Records contained in a dataset:

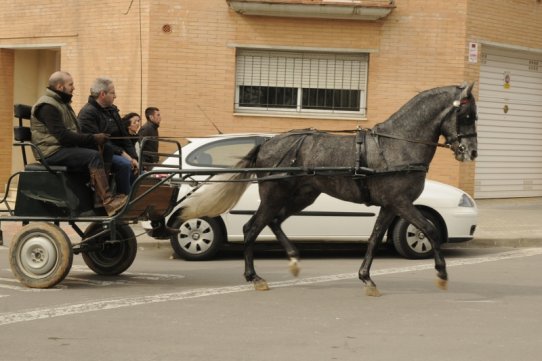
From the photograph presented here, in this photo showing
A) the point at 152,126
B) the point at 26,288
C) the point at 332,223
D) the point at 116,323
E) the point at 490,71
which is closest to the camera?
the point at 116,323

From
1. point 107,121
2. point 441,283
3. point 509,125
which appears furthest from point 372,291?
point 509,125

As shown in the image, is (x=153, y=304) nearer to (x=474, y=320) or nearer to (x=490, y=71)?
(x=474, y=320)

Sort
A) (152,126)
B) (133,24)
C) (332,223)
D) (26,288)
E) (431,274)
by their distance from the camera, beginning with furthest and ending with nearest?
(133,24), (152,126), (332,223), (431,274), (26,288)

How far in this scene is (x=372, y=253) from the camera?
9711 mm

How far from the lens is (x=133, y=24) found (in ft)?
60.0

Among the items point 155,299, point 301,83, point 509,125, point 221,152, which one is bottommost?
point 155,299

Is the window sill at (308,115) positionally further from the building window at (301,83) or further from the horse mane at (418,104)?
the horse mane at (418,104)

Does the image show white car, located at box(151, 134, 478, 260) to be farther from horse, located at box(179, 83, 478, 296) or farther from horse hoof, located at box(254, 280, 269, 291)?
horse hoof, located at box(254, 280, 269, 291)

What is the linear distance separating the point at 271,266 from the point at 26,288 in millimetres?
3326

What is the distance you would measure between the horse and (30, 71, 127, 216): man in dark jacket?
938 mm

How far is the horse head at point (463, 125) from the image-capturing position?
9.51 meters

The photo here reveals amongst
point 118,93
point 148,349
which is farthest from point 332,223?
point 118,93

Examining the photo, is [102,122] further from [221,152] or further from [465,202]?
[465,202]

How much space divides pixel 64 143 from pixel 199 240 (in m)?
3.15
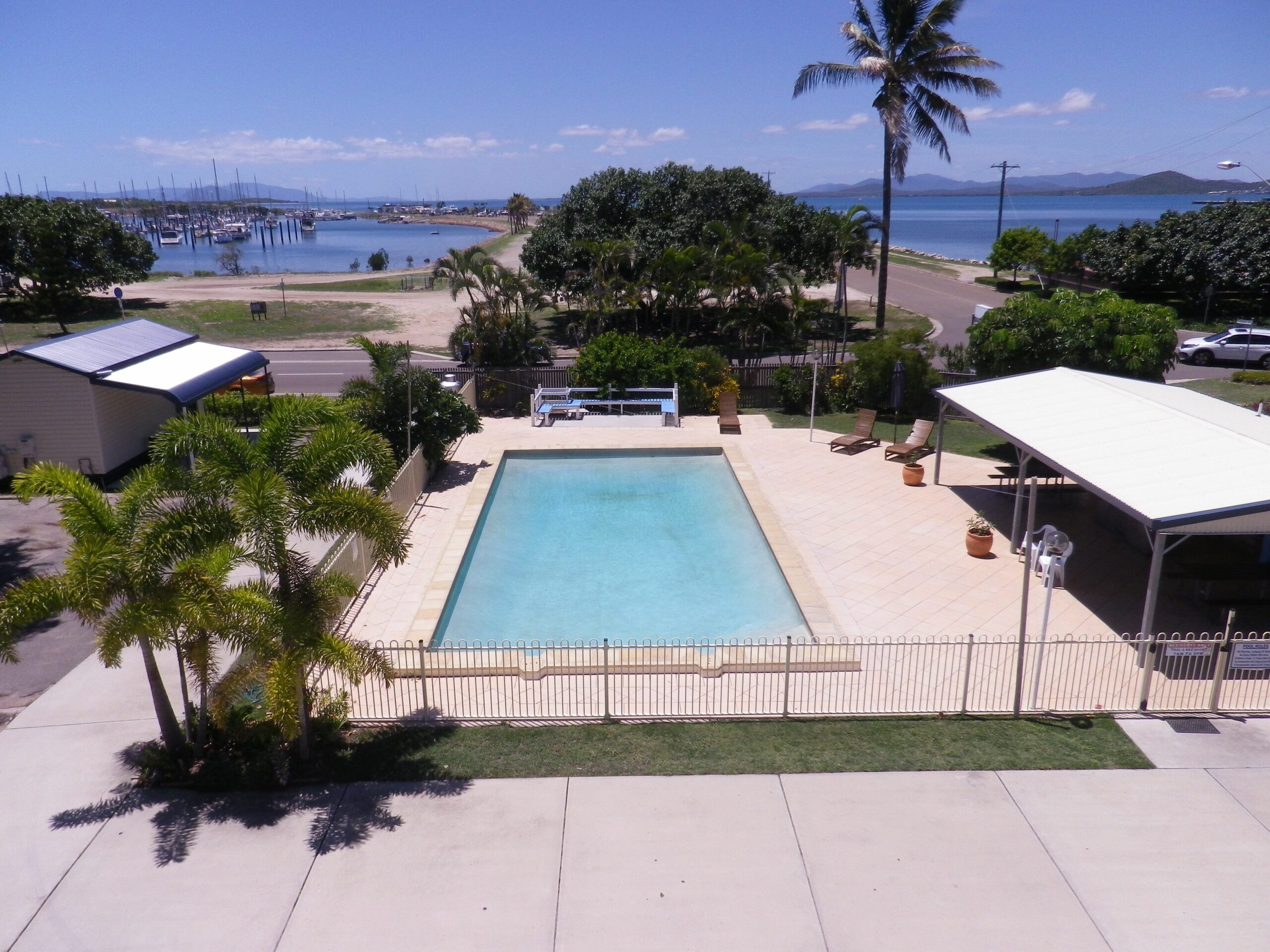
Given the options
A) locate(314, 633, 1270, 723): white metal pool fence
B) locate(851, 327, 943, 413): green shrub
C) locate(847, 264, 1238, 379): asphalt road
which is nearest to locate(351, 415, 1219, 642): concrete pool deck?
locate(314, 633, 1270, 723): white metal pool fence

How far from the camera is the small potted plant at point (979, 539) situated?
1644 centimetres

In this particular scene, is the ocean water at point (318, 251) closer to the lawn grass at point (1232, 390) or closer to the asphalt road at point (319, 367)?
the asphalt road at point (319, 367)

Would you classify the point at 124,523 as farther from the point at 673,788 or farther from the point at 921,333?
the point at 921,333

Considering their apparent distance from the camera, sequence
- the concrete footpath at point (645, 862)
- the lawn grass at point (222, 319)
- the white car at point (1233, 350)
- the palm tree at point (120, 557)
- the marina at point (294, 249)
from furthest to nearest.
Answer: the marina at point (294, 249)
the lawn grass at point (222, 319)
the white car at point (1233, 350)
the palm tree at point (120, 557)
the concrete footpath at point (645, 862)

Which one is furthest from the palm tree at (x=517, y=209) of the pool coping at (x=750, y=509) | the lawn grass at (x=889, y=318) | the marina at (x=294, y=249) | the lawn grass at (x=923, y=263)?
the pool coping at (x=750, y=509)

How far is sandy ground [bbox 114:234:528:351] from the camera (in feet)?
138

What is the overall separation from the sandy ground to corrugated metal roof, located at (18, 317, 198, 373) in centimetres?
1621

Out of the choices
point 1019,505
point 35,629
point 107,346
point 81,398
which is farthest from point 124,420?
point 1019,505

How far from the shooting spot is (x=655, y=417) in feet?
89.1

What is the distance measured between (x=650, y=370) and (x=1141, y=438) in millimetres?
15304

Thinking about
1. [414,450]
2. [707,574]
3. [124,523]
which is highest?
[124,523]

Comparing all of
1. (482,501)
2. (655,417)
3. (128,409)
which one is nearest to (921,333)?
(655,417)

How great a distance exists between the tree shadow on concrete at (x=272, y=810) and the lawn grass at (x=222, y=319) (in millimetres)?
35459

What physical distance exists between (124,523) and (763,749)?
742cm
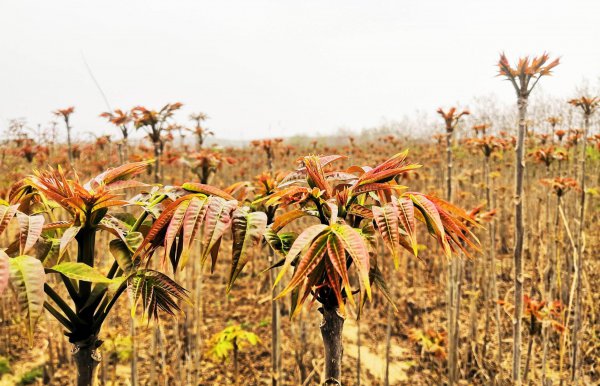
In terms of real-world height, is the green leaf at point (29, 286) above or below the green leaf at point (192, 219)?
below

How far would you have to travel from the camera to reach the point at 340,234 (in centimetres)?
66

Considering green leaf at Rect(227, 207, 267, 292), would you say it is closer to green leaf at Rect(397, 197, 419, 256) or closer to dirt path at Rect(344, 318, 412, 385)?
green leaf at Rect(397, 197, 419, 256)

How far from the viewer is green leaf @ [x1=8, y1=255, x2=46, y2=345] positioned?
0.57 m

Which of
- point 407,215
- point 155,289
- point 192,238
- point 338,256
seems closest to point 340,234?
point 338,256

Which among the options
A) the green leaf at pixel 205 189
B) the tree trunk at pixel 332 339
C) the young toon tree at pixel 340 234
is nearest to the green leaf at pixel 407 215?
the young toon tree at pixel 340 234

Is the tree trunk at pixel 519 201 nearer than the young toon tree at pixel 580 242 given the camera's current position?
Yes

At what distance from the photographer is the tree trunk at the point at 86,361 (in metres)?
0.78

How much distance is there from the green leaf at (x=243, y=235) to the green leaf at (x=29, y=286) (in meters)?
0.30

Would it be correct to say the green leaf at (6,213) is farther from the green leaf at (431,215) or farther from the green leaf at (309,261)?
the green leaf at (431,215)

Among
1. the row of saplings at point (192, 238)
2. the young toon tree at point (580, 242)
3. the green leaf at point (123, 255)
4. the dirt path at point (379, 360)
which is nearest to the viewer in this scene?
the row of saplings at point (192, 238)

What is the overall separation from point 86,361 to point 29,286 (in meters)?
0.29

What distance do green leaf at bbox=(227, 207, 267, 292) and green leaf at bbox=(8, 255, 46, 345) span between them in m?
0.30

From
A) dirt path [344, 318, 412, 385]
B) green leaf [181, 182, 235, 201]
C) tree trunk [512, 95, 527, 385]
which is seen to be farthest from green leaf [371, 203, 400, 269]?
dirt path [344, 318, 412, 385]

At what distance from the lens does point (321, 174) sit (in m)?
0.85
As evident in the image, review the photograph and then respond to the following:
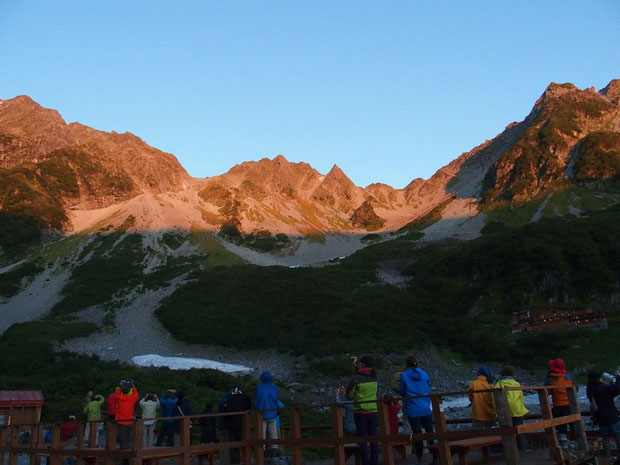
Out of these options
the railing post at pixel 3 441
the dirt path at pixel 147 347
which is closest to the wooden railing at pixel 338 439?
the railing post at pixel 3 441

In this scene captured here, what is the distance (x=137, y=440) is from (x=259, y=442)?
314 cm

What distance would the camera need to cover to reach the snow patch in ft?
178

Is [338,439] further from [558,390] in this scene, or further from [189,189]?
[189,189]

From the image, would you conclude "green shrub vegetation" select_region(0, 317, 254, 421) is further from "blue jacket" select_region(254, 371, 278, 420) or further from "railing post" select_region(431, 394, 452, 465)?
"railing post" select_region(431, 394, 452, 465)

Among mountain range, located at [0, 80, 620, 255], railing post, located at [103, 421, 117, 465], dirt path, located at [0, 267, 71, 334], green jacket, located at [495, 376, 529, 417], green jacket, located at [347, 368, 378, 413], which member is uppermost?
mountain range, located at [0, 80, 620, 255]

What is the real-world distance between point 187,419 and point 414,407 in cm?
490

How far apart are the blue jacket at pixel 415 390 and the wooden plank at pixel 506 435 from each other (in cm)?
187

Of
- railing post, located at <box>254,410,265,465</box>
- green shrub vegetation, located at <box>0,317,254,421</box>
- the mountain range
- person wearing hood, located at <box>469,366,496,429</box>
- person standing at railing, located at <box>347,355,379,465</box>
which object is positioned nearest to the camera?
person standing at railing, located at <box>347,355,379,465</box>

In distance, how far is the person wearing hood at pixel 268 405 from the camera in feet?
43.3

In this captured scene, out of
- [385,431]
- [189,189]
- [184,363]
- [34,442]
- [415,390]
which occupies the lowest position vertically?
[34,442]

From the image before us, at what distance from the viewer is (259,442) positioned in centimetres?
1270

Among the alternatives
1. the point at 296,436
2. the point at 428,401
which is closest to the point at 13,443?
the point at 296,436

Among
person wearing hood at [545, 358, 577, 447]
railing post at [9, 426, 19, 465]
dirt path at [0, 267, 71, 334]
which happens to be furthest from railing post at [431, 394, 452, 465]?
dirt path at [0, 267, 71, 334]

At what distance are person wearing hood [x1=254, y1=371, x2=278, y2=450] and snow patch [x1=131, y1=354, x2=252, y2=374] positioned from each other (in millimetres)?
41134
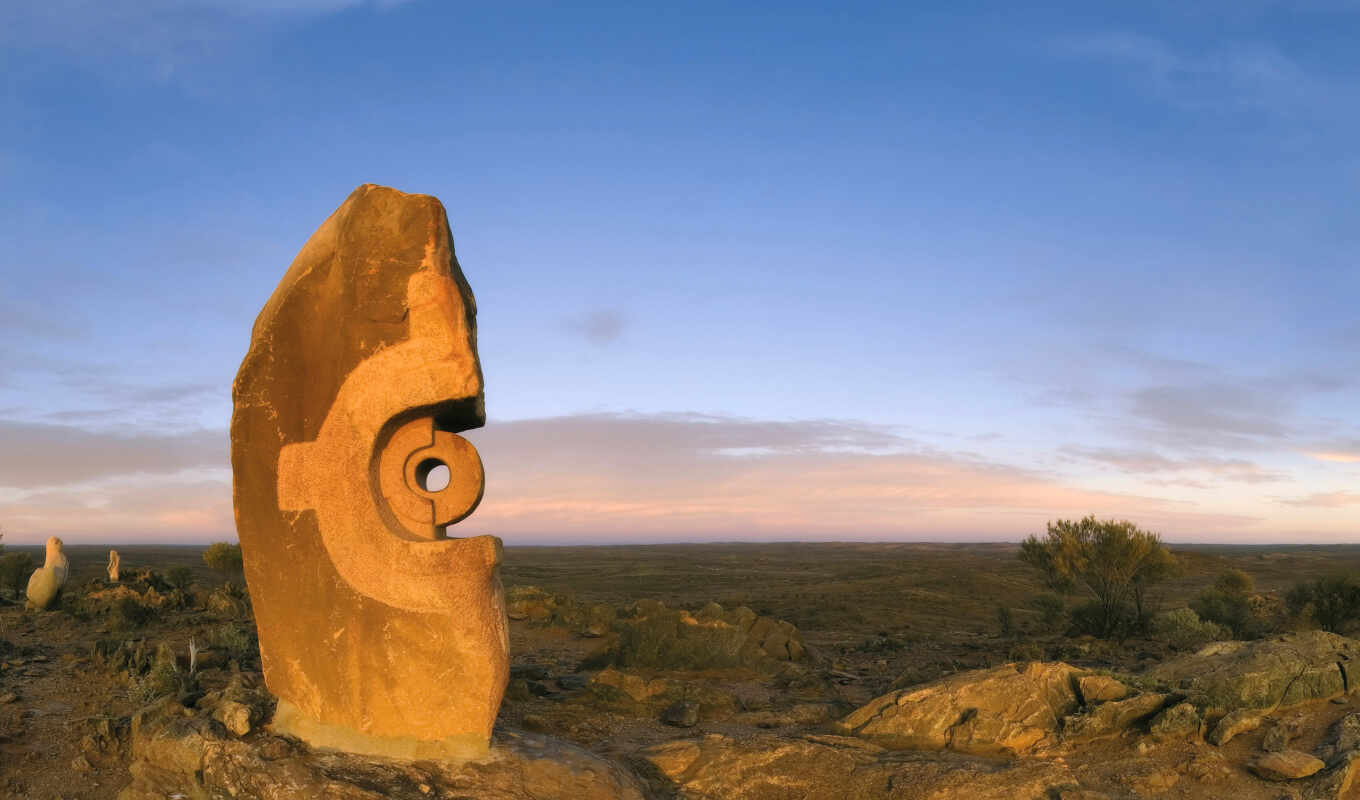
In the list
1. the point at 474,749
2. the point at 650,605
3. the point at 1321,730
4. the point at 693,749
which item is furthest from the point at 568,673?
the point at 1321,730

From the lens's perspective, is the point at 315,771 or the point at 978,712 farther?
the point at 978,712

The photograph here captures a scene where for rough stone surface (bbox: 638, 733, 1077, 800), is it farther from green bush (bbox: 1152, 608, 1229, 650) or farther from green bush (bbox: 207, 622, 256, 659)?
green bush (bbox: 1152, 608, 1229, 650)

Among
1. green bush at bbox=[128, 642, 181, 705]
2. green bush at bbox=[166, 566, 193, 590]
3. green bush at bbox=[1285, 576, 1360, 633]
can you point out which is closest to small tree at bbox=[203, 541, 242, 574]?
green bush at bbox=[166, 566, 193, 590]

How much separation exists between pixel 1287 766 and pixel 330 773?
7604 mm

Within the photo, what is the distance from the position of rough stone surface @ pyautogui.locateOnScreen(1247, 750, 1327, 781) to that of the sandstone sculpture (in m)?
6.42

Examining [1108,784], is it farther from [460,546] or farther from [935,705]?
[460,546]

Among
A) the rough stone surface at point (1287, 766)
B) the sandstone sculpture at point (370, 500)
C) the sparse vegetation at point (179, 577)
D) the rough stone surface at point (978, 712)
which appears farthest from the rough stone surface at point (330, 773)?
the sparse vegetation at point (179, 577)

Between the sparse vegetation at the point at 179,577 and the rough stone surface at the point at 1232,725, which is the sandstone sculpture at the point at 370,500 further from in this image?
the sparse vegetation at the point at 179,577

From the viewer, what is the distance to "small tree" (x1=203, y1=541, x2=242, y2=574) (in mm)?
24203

Problem statement: Every line from the one containing "From the lens's" through the end of the entries above must be echoed exactly, with both ends kept.

Output for this task:
From the lens's perspective, is the point at 315,771 or the point at 978,712 farther?
the point at 978,712

The photograph here captures a scene where for rough stone surface (bbox: 638, 733, 1077, 800), is it farther from green bush (bbox: 1152, 608, 1229, 650) or farther from green bush (bbox: 207, 622, 256, 659)?
green bush (bbox: 1152, 608, 1229, 650)

Among
1. green bush at bbox=[128, 642, 181, 705]
2. green bush at bbox=[166, 566, 193, 590]
3. green bush at bbox=[1285, 576, 1360, 633]
can you point out which is closest to small tree at bbox=[203, 541, 242, 574]?
green bush at bbox=[166, 566, 193, 590]

How much separation exists between pixel 1287 766 and pixel 330 773?
7604 mm

Within the photo, what is the distance from the position of rough stone surface @ pyautogui.locateOnScreen(1247, 750, 1327, 781) to that of the sandstone sculpture (in m)?
6.42

Examining [1108,784], is it farther from [460,546] or farther from [935,705]?
[460,546]

Among
A) the rough stone surface at point (1287, 766)
B) the sandstone sculpture at point (370, 500)
C) the sparse vegetation at point (179, 577)
D) the rough stone surface at point (978, 712)
which appears farthest from the rough stone surface at point (330, 773)?
the sparse vegetation at point (179, 577)

Between the sparse vegetation at the point at 179,577 and the rough stone surface at the point at 1232,725, which is the sandstone sculpture at the point at 370,500 further from in this image?
the sparse vegetation at the point at 179,577

From the viewer, what is the distance to "small tree" (x1=203, y1=541, x2=242, y2=574) (in mm)?
24203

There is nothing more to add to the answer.